Dari hasil penelitian, nekara biasanya dihubungkan dengan upacara-upacara yang bersifat religius. Nekara berukuran besar seperti yang ditemukan di Selayar oleh para ahli dikatakan sebagai sarana pemanggilan hujan. Bukan tidak mungkin bahwa nekara tersebut mempunyai fungsi yang lain seperti upacara-upacara perang, upacara penobatan seorang pemimpin masyarakat, upacara mengusir wabah penyakit dan lain-lain.
Harun Kadir (1989), menyatakan bahwa fungsi nekara, selain sebagai alat upacara yang berkaitan dengan aktivitas ritual, juga merupakan lambang status sosial bagi pemiliknya. Di Cina Selatan nekara dapat berfungsi sebagai lambang kekuasaan, seperti halnya di Selayar. Karena menganggap nekara itu sebagai benda keramat (kelompoang/arajang), maka barang siapa yang menyimpan atau memiliki benda tersebut, dialah yang menjadi penguasa di negeri itu. Sampai saat ini masyarakat Bonto Bangung masih juga mempertahankan kehadiran nekara itu di daerahnya, sehingga usaha untuk memindahkan dari Bonto Bangung ke Museum Nekara Tana Doang di Kota Benteng Selayar, tetap diupayakan.

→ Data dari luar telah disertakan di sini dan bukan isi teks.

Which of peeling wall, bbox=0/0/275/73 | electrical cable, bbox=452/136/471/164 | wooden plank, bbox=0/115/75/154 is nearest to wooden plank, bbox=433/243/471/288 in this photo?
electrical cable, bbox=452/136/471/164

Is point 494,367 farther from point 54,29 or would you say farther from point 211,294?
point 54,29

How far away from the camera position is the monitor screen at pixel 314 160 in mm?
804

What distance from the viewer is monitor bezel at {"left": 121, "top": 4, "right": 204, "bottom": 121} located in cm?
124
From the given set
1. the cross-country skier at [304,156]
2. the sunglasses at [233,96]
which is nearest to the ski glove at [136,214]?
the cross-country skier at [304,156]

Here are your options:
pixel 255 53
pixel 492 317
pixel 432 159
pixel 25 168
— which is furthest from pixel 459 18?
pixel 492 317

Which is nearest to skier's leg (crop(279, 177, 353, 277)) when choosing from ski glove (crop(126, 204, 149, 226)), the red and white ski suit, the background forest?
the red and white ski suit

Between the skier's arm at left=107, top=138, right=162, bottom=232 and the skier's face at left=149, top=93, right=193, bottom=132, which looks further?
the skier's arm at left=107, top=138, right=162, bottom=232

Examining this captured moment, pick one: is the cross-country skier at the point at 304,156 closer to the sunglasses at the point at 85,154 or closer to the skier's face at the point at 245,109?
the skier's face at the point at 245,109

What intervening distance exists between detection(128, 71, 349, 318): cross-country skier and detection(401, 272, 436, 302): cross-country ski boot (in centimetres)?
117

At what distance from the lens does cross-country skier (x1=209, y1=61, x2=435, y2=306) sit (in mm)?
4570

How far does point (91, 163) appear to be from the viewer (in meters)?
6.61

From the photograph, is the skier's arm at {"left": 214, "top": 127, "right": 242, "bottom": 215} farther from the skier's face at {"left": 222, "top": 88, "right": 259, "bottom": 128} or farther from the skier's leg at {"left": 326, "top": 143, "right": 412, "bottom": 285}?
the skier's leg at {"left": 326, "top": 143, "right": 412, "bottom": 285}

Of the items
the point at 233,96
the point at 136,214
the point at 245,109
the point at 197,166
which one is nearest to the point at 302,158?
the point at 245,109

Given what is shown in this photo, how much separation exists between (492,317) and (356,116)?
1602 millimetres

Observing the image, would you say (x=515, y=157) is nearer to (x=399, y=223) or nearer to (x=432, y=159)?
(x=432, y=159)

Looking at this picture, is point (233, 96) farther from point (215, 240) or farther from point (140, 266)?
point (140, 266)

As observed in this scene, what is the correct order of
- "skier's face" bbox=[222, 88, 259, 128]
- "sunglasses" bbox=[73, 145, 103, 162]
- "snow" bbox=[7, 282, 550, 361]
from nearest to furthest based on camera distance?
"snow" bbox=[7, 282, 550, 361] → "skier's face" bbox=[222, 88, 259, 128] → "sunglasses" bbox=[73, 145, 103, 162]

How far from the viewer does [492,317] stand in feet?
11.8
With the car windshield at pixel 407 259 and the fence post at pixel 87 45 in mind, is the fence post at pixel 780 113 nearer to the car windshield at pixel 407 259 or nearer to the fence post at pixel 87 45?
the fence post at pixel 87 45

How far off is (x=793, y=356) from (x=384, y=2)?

Fungsi nekara sebagai perangkat upacara pelantikan raja dilakukan melalui suatu prosesi. Raja yang dilantik dijunjung oleh masyarakat sambil mengelilingi nekara sebanyak dua belas kali. Sesajian diletakkan di nekara. Pada upacara lain, misalnya untuk memanggil hujan pada musim kemarau panjang dan tanaman sudah terancam kekeringan, maka diadakan upacara meminta hujan dengan memukul nekara. Pemukulan nekara dilakukan oleh raja. Dengan demikian terlihat betapa pentingnya nekara sebagai perangkat upacara yang sangat menentukan tercapainya suatu tujuan upacara. Upacara yang sama juga dilakukan pada beberapa suku bangsa di daratan Asia Tenggara, terutama pada masyarakat agraris.
Keberadaan nekara Selayar seperti halnya dengan nekara yang ditemukan di tempat lain, merupakan jaringan mata rantai dari kebudayaan Dongson yang terbentang dari Vietnam Utara sampai ke Indonesia bagian Timur. Karena itu budaya perunggu di Indonesia selama ini selalu dikaitkan dengan budaya Dongson. Namun tidak diingkari munculnya ciri-ciri lokal yang merupakan tipe khusus Indonesia, seperti nekara Pejeng di Bali.